A reader has asked if my recent article on redundancy payments and bankruptcy also applies to inheriting money or assets when you are bankrupt. The answer is “Yes”, but there are a few extra points to consider.
The date of death is the key date
You become entitled to an inheritance as soon as the person has died, so it legally forms one of your assets from this point. There are three cases depending on when the date of death is in relation to your bankrupty :
- the date of death is before you went bankrupt Here your inheritance is an asset that you owned when you went bankrupt and it therefore belongs to the OR.
- the date of death is after bankruptcy but before discharge Here the money you inherit is an “after-acquired asset”. You should to notify the OR about your inheritance and the OR will claim it.
- the date of death is after discharge In this case the money is all yours. The Official Receiver can’t claim any of it and you do not need to notify him about it, even if you have a BRO or a BRU.
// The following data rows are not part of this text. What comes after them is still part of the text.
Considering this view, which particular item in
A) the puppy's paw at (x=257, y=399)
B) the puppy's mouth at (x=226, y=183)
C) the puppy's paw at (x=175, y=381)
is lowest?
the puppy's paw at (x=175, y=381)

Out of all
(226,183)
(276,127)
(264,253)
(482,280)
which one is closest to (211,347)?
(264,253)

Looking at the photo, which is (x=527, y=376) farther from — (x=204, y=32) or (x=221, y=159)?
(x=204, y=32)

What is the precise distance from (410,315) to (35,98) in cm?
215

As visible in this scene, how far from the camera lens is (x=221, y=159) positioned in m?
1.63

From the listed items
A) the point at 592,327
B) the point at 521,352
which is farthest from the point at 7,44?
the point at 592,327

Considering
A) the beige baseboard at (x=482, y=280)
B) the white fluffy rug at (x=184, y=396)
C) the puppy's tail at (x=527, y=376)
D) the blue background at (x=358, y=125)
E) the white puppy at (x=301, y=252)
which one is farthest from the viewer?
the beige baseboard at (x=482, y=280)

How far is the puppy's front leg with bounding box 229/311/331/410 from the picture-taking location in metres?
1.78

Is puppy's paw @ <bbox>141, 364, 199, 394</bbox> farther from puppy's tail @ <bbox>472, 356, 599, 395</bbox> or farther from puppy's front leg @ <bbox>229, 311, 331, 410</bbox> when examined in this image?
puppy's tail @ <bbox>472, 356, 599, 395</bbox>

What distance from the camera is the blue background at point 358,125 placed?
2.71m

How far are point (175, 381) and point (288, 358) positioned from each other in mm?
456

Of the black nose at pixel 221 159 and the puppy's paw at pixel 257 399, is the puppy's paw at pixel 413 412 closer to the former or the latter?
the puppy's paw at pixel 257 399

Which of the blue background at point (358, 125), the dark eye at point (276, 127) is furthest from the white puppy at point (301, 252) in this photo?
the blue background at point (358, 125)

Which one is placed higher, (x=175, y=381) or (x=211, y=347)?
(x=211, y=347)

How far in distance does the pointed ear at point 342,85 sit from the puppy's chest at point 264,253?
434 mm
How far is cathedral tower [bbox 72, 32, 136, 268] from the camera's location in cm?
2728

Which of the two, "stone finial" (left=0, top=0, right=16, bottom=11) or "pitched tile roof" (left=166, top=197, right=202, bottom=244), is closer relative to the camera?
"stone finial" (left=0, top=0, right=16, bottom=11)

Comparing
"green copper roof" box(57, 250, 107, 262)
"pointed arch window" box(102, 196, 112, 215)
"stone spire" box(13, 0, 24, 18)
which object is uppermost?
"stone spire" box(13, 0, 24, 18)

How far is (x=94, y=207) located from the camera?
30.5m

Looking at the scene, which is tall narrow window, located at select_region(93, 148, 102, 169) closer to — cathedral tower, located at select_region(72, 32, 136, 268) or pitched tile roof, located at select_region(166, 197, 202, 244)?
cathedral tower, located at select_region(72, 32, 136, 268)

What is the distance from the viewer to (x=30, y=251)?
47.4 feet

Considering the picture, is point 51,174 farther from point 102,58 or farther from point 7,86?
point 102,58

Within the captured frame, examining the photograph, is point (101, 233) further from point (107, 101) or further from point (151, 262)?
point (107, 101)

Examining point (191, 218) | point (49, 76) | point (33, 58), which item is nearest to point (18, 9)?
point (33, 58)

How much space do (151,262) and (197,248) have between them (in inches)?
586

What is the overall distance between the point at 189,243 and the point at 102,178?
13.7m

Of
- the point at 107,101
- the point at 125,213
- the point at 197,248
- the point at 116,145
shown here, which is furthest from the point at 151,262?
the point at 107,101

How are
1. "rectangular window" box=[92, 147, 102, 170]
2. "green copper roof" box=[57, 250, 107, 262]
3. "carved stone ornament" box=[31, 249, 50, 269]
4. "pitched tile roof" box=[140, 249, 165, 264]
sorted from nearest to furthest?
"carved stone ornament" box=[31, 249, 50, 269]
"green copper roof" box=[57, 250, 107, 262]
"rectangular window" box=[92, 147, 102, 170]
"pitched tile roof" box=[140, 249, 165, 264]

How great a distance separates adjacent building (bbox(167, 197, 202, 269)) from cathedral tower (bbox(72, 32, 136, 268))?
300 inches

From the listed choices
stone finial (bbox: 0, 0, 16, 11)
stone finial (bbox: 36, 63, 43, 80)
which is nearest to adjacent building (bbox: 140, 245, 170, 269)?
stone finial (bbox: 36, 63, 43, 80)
It can take a long while to sort out an estate and distribute the money, especially if a house has to be sold. If the money is being divided between you and some other people, you may not know for a year or even two how much it will actually be. But this doesn’t affect the fact that it is date of death that matters. So for example, there is no point in suggesting to your brother who is the executor that he ‘goes slow’ so that you get discharged before he distributes the money.
nb I have simplified what happens legally in this description, concentrating on whether you will eventually get the legacy. If you would like to find out the details, see this Law Society Practice Note which provides explanations about “the thing in action” (that is an actual legal term!) and what the beneficiary, executors and trustee in bankruptcy are obliged to do.
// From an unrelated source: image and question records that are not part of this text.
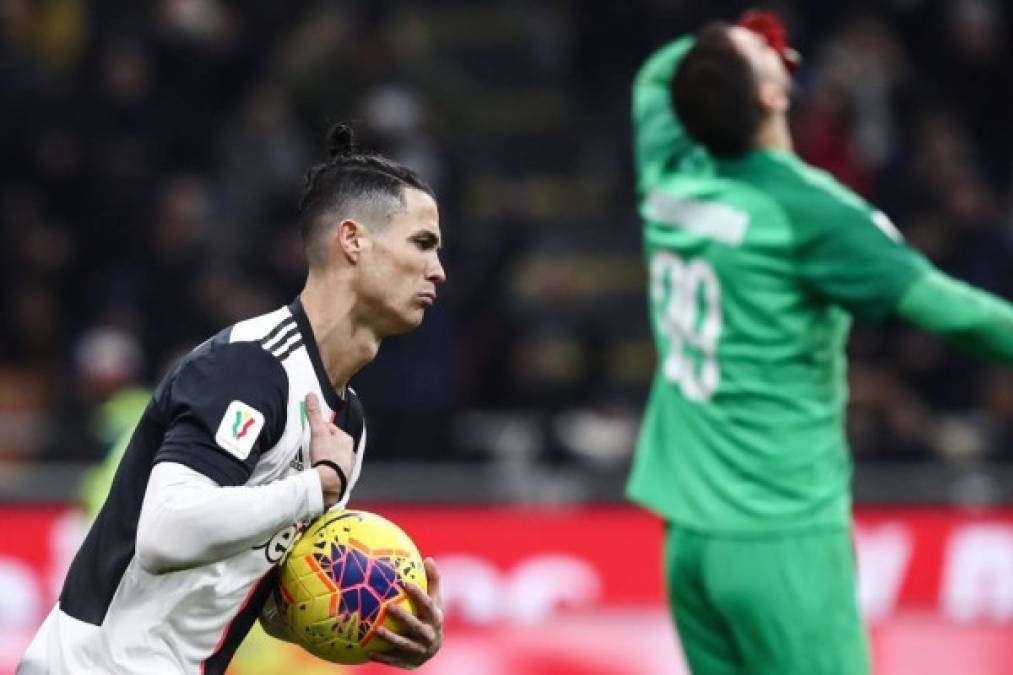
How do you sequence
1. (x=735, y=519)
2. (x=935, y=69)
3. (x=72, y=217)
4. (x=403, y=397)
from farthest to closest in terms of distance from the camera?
(x=935, y=69) < (x=72, y=217) < (x=403, y=397) < (x=735, y=519)

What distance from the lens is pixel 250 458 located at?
3.83 m

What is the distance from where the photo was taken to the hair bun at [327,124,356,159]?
427 cm

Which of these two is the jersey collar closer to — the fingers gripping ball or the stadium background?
the fingers gripping ball

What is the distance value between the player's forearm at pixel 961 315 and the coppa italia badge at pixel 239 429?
1.88 m

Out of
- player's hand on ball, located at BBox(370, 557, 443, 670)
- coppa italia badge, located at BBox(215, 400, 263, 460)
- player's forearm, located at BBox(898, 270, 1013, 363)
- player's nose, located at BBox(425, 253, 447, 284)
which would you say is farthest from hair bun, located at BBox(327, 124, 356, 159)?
player's forearm, located at BBox(898, 270, 1013, 363)

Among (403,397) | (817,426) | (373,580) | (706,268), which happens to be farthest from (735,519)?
(403,397)

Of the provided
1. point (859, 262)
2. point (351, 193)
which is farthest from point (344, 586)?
point (859, 262)

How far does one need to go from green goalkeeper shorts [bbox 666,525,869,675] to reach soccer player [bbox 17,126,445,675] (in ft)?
3.88

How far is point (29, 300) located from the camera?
11.5 m

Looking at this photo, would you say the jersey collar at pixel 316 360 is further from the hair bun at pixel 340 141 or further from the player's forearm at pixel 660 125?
the player's forearm at pixel 660 125

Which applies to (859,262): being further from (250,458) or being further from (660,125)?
(250,458)

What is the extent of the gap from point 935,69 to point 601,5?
2306mm

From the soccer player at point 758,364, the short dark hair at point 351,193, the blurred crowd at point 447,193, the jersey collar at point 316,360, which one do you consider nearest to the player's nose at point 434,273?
the short dark hair at point 351,193

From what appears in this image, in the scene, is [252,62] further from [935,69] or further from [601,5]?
[935,69]
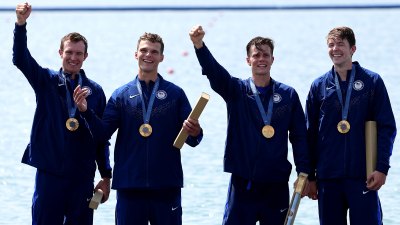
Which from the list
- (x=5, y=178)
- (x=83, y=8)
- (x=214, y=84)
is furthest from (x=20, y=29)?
(x=83, y=8)

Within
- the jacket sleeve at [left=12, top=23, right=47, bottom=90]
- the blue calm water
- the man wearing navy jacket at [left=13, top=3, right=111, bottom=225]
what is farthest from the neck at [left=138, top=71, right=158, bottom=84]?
the blue calm water

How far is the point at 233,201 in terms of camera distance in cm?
623

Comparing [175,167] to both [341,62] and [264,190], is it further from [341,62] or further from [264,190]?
[341,62]

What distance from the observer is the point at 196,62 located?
2042 centimetres

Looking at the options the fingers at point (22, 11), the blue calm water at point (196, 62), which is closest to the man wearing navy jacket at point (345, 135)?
the fingers at point (22, 11)

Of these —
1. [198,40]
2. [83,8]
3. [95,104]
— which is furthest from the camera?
[83,8]

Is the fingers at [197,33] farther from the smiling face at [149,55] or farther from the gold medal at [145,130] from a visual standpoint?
the gold medal at [145,130]

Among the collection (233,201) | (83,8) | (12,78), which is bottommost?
(233,201)

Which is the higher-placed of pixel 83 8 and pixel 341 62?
pixel 83 8

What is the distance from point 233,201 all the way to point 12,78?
12.5 metres

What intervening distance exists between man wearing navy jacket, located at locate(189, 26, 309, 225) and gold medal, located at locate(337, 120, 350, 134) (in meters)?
0.20

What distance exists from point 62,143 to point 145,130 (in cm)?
50

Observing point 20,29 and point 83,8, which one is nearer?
point 20,29

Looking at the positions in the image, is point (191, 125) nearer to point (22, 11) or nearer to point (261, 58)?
point (261, 58)
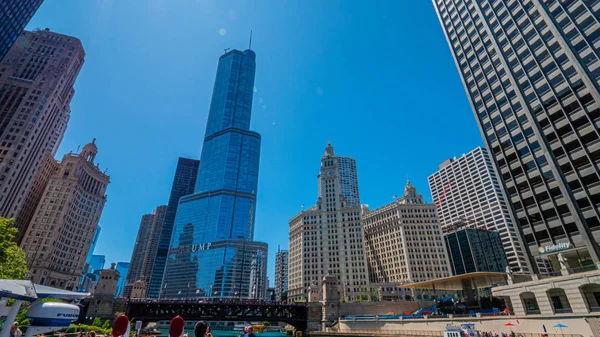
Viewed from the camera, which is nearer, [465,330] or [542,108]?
[465,330]

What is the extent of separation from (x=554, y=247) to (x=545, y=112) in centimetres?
2522

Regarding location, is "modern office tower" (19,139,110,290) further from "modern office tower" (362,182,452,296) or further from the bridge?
"modern office tower" (362,182,452,296)

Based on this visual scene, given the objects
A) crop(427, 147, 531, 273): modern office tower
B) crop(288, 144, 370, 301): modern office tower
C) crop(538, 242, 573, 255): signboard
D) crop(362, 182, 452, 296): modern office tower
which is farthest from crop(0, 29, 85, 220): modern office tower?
crop(427, 147, 531, 273): modern office tower

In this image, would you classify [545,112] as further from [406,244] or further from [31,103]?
[31,103]

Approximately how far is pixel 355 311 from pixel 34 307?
8762 centimetres

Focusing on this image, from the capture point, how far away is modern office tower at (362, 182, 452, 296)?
412 ft

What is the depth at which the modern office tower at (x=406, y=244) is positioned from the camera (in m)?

Is there any way to avoid the OR taking my inheritance?
Normally if you inherit money or assets and you would rather it went to someone else, you can use a Deed of Variation to arrange this. But you can’t use this to avoid the OR getting the money. You can only sign the Deed of Variation if you are due to get the money, but your bankruptcy means that effectively the money isn’t yours so you can’t pass it on to anyone else.
If you want to ensure the OR won’t get the money, the only way is to suggest to the person leaving the money that they change their will to leave it to someone else, for example to your children, or a sibling. More complicated possibilities involving trusts could be set up, but these can be expensive. If there is a lot of money involved, the person should to talk to a solicitor who has experience in these matters.
What happens to my IPA?
If the person has died after your discharge, so you do get the inheritance, if you then invest it so it produces income, that income should be declared to the OR. Your IPA may increase because of this extra income. But the IPA won’t be increased just because you now have money in the bank. If you didn’t have an IPA set because your surplus income was too low, this can’t be changed because an IPA can’t applied after your discharge.
Can I cancel my bankruptcy?
Yes if your inheritance is large enough. If you are inheriting a lot of money then your bankruptcy can be annulled.
To do this, you have to pay not just the amount of your debts that went into your bankruptcy, but also the costs of the Official Receiver, Trustee etc that have resulted. These costs can be very high, often well over £10,000.
I would suggest you should make sure your own financial future is extremely secure before thinking of doing this, so first sort out your future housing, make sure your pension arrangements are good etc.